◆ **PROBLEM**
Duplicate the card printer post word for word, beginning at the words "Thursday, 26 September" and stopping after "is way better!".

◆ **SELECTED TEXT**
Thursday, 26 September 2013

Zebra ZXP 8 Card Printer

We just got a new card printer for the office - prints on credit card size plastic cards. We have had one for a long time (Evolis Pebble). Unfortunately the SIM cards we do now have a different type of plastic or surface texture or something and they would not print. In the past it only managed black on a SIM card anyway. So time to get a new one, the Zebra ZXP8, for around £2k. The guys at were great.

I have to say that this is a serious card printer. It is over twice the price of the Evolis, and a bit faster. It is about the same running costs, maybe slightly less. It is way better!

What makes the ZXP8 model special is that it is a re-transfer printer. It prints the images on to a transfer film, and then separately heat transfers that on to the card. This is important as the heat for printing is very different to the heat needed to transfer on to some types of card. Direct printers are fine on perfectly smooth PVC blank white plastic cards. They do not work well at all on a SIM card, often not a smooth surface and with gaps and contacts and a dent for the chip on the back and so on.

I have to say it is impressive. It can do full colour, edge-to-edge, double-sided, and can print on SIM cards perfectly.

◆ **DATASET ROWS**
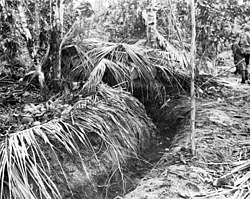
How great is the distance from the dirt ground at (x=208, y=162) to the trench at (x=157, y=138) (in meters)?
0.12

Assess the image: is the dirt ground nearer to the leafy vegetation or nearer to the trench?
the trench

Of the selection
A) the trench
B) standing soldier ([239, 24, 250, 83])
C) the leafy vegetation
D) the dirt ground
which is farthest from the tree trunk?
standing soldier ([239, 24, 250, 83])

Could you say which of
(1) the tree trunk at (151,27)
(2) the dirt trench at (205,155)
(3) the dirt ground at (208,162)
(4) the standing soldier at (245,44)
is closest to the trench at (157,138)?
(2) the dirt trench at (205,155)

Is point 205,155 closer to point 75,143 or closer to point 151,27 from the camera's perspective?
point 75,143

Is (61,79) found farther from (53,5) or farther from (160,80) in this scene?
(160,80)

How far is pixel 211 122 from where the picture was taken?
11.0 feet

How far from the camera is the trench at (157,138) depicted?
2656mm

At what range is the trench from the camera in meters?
2.66

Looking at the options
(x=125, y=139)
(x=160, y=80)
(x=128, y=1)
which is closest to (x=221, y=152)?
(x=125, y=139)

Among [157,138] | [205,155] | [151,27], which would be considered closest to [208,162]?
[205,155]

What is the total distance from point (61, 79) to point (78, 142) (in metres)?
1.15

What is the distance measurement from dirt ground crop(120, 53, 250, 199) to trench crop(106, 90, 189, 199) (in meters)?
0.12

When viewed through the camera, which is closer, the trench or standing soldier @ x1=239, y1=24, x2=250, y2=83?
the trench

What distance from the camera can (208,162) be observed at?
2.55m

◆ **CORRECT OUTPUT**
Thursday, 26 September 2013

Zebra ZXP 8 Card Printer

We just got a new card printer for the office - prints on credit card size plastic cards. We have had one for a long time (Evolis Pebble). Unfortunately the SIM cards we do now have a different type of plastic or surface texture or something and they would not print. In the past it only managed black on a SIM card anyway. So time to get a new one, the Zebra ZXP8, for around £2k. The guys at were great.

I have to say that this is a serious card printer. It is over twice the price of the Evolis, and a bit faster. It is about the same running costs, maybe slightly less. It is way better!